User interfaces will not necessarily change the way we live — the technology will. However, for technology to work and be embraced by new consumers and emerging populations around the world, user interface design is crucial; it enables people to access and use the advancements in technology.
Without simple and intuitive interfaces, end-users are not able to consume the myriad of new technologies that come out every day. Leading companies increasingly recognize that their success and the adoption of their breakthroughs are tied to a product’s ease-of-use.
User interface is all about convergence, which is an old word with a new meaning. Today, “convergence” is defined as the seamless intersection and interaction of technology and life. Think of “The Jetsons,” where even life’s most ordinary undertakings — like showering and cooking — are suddenly automated through technology.
In the Jetsons’ world of TV-Land comedy, a series of hyper-responsive and mischievous robots became the ultimate cliche for a culture infused with technology. Yet, the vision it encapsulates — technology embedded in all undertakings — is not simply a futuristic series of errors.
Looking forward, the real land of “The Jetsons” will be represented by intuitive and easy-to-use technologies that are responsive in managing and increasing the efficiency of all kinds of things — from complex business analytics to surfing the Internet.
Imagine a world where mobile phones exchange information with one’s television. The tablet supplements daily experiences and is a multifaceted device for on-demand entertainment, information exchange and work.

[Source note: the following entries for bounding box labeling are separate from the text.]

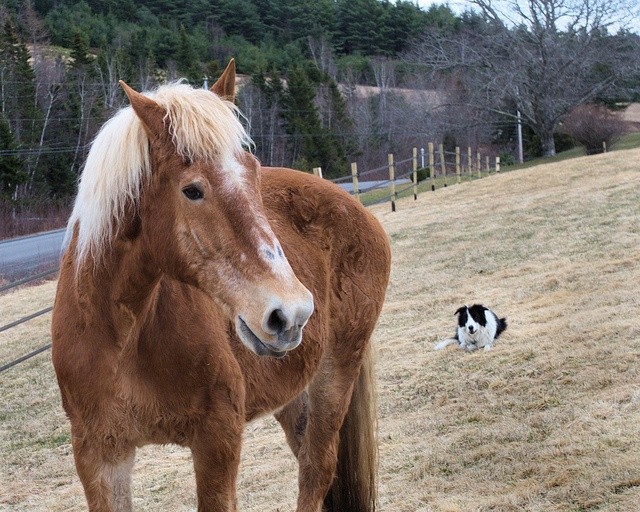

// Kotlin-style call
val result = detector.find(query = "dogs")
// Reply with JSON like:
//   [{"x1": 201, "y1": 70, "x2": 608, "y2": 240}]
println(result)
[{"x1": 433, "y1": 304, "x2": 510, "y2": 354}]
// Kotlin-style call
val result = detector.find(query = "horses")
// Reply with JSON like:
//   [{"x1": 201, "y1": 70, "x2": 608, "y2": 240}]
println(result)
[{"x1": 51, "y1": 57, "x2": 391, "y2": 512}]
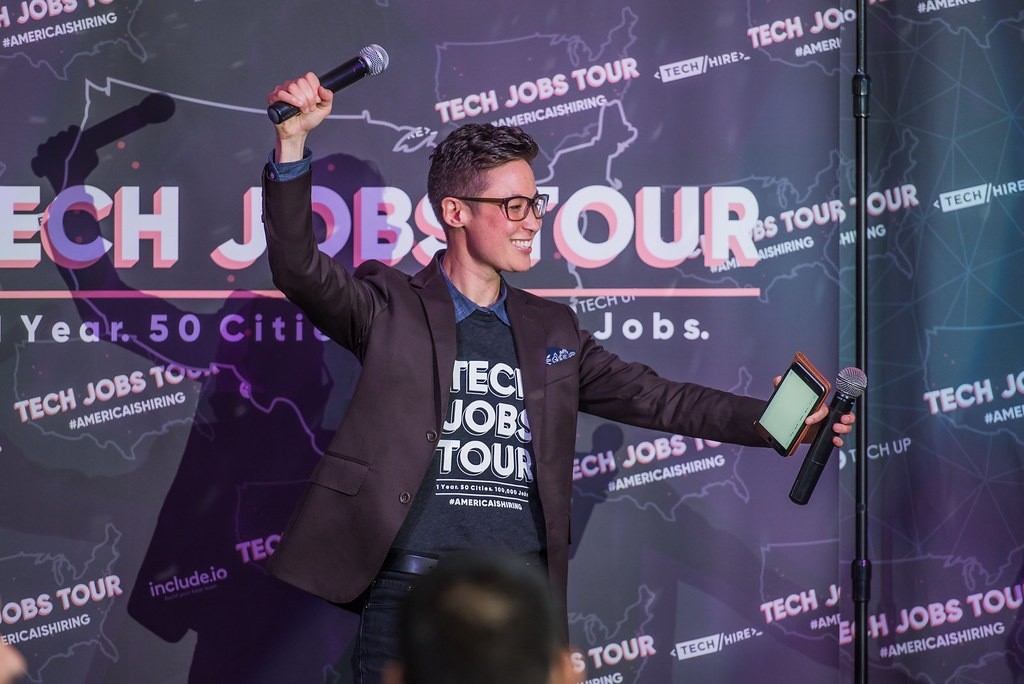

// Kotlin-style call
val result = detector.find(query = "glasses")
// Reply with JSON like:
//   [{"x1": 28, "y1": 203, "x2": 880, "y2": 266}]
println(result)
[{"x1": 447, "y1": 192, "x2": 549, "y2": 222}]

Appliances are connected, communicating and able to be controlled remotely — all to create an interactive and technologically responsive environment that can be easily manipulated by the end-user. Imagine a world without paper currency where a flick of the wrist runs a transaction.
Large consumer product companies have started looking at true convergence among their own products. In the future, however, the drive for intra-device communications will lead to the establishment of protocols across all consumer electronics.

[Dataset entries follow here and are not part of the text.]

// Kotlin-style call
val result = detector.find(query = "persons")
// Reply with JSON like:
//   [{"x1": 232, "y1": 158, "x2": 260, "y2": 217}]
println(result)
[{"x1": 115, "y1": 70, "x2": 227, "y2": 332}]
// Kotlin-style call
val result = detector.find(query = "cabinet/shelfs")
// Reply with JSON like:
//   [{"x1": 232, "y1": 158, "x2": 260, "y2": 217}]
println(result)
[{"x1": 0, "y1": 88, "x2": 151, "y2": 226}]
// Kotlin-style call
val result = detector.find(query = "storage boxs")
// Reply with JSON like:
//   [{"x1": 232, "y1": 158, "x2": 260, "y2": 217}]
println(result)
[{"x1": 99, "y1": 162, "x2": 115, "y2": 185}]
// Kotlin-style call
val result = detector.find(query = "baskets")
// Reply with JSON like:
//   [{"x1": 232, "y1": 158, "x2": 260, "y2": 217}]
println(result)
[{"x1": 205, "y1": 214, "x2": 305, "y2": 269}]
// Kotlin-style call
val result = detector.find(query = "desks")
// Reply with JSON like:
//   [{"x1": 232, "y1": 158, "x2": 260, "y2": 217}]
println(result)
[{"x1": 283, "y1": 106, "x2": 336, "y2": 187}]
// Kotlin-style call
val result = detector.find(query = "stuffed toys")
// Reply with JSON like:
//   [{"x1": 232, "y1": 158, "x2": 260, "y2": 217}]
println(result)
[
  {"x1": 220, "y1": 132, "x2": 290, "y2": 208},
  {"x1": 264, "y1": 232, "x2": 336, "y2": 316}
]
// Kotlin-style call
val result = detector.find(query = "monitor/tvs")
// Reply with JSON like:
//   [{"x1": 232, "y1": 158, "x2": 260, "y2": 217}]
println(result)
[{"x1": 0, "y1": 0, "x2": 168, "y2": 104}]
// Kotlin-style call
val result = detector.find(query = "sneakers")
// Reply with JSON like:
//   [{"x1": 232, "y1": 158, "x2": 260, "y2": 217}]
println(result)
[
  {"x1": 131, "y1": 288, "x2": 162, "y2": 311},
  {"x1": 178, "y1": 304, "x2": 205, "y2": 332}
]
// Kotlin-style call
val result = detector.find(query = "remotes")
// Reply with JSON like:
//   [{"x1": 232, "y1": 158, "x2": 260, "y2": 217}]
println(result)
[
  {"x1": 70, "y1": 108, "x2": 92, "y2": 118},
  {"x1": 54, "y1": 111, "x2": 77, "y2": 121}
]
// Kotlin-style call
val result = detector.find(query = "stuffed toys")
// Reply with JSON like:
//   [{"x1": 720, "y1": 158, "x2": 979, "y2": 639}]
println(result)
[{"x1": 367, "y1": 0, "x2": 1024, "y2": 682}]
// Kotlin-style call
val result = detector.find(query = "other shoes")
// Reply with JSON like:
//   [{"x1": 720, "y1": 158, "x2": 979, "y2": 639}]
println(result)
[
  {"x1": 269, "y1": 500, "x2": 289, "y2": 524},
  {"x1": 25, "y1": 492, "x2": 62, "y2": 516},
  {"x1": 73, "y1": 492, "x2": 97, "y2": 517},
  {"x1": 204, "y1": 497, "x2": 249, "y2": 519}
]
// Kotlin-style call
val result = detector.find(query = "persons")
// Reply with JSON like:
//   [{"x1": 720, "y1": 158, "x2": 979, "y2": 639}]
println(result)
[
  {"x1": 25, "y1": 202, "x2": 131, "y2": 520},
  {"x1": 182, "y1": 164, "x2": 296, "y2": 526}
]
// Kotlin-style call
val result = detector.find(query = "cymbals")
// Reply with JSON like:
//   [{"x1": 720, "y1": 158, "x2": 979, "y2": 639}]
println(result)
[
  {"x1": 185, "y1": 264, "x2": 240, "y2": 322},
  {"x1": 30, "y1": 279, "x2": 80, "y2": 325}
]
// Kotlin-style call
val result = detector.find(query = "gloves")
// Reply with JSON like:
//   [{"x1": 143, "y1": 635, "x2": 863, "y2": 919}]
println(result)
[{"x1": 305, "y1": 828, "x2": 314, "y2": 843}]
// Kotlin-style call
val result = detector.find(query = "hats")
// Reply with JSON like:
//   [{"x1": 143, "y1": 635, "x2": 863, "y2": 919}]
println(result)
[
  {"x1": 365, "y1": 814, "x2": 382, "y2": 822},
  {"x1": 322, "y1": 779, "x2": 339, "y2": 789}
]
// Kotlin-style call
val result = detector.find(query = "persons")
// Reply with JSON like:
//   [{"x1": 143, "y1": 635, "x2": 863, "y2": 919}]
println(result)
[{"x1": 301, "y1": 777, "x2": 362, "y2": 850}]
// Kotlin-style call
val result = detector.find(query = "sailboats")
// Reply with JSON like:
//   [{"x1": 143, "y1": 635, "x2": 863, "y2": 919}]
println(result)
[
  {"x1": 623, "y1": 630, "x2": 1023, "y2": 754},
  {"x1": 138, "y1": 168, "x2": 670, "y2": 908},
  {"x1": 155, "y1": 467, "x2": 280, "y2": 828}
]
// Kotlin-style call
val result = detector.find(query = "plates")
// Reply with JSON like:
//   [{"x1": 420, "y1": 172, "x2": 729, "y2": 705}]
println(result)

For this to truly work, all touchpoints will have to be aligned with a meaningful “life flow” that is designed to be responsive in human interaction.

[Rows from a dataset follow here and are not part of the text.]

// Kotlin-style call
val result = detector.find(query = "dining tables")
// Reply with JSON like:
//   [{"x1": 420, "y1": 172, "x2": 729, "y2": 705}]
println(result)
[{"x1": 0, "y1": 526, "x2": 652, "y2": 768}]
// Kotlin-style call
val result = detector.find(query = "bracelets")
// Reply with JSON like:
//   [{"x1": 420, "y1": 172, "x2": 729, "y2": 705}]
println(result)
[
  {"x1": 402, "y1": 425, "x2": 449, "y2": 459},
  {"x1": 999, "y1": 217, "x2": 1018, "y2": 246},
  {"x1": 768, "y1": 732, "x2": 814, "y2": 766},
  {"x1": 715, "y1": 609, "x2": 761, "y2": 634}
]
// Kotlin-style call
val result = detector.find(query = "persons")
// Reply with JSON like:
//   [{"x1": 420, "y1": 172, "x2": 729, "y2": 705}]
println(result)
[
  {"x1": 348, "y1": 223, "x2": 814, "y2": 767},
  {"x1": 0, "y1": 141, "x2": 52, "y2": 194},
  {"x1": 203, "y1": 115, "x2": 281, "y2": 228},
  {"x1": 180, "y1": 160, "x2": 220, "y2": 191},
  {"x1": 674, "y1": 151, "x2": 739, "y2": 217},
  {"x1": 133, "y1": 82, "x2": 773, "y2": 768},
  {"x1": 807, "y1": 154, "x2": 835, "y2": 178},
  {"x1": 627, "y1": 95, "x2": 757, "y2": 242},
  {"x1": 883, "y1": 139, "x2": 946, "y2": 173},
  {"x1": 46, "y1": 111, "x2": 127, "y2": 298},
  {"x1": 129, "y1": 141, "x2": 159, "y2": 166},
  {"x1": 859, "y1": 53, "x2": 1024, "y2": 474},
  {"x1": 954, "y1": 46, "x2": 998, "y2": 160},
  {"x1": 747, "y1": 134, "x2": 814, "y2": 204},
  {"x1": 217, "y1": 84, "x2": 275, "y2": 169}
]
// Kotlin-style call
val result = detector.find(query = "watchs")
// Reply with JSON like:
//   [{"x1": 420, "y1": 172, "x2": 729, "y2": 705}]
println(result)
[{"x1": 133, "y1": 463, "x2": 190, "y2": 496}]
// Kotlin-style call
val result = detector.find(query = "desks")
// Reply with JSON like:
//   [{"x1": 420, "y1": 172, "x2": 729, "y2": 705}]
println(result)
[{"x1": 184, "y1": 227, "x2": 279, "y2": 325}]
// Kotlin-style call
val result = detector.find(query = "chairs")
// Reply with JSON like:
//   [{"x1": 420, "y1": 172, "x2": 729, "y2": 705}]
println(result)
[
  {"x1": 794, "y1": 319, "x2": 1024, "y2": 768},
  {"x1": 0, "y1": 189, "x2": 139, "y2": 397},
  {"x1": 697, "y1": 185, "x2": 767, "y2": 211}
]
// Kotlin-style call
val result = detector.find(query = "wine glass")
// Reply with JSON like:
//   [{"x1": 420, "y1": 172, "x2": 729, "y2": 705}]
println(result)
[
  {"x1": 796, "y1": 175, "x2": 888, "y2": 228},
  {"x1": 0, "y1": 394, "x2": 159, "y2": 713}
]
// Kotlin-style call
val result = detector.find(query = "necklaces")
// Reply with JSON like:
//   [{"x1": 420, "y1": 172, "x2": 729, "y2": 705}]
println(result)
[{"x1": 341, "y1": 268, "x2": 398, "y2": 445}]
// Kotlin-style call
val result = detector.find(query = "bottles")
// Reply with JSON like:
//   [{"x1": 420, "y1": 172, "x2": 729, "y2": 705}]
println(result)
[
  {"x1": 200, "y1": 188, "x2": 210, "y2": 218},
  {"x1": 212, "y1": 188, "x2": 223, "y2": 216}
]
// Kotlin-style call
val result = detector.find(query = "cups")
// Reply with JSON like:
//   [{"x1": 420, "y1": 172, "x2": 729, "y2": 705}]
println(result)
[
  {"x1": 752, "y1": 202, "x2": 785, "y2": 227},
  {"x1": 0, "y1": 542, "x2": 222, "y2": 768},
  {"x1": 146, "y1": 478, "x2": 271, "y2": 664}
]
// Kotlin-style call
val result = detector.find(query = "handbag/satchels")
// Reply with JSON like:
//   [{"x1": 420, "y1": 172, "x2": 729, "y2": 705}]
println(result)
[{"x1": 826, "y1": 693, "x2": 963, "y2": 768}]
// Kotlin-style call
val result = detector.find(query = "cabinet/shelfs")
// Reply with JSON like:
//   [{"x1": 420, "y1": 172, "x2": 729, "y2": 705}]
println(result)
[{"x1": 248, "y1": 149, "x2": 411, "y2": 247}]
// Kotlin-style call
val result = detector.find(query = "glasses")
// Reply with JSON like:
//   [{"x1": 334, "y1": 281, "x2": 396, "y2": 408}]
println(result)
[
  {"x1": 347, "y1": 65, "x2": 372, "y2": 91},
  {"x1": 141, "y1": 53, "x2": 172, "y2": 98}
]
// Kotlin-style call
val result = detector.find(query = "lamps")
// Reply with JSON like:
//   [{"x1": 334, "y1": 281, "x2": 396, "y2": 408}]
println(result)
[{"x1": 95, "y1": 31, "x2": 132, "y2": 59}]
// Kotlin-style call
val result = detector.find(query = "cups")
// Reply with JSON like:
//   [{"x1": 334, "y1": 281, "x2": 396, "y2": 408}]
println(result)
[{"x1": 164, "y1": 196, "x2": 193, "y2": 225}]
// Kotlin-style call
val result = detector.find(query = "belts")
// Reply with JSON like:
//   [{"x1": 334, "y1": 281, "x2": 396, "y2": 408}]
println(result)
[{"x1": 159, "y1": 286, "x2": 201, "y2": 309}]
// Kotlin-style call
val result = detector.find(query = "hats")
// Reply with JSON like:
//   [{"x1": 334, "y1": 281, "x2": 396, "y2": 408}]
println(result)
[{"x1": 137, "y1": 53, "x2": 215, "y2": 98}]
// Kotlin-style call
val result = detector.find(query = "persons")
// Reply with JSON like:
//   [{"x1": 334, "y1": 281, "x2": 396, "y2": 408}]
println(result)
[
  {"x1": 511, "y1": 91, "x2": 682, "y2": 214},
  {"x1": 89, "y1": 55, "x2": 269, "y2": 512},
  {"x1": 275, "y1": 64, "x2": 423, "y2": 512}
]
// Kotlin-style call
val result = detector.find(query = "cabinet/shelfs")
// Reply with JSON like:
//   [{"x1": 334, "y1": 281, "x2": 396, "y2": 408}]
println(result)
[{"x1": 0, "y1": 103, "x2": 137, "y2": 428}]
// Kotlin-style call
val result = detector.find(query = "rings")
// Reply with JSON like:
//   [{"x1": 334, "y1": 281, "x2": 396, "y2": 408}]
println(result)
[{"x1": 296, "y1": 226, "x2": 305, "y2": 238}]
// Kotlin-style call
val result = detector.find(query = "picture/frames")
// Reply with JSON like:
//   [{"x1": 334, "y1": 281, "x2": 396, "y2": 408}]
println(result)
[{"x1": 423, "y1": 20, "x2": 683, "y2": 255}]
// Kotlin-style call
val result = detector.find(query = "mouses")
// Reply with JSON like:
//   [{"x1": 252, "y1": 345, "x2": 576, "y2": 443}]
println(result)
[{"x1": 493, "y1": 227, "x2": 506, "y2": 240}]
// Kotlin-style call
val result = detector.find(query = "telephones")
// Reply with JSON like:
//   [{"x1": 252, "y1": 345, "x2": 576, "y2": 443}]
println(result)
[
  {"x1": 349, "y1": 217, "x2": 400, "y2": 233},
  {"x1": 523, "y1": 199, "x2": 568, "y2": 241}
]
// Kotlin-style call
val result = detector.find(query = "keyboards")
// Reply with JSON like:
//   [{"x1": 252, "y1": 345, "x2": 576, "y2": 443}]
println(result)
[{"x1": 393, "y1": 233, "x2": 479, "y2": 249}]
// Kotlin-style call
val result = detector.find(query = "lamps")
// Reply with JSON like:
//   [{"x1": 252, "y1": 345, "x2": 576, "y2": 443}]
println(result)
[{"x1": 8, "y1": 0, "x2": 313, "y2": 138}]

As in the home, everything in the work environment will be able to interact seamlessly. Accessing work files on the go, running software on any operating system or browser, and communicating globally in real-time through video conferencing will soon become simple and cost pennies.
Operating systems will automatically align and sync; the mind-numbing lack of incapability will fade from memory.
While convergence is on the horizon, end-users are still in for much chaos. Today, processes are being translated differently. One may not realize it, but end-users are increasingly being overwhelmed with the number of user interfaces they have to deal with and figure out.
For example, look at the enormous number of mobile phone handsets in the world market. There are countless iterations and modifications between handsets and often between handsets from the same manufacturer. This forces users to constantly relearn interface conventions. What’s more, the cognitive load of today’s world on device users is poised to increase exponentially.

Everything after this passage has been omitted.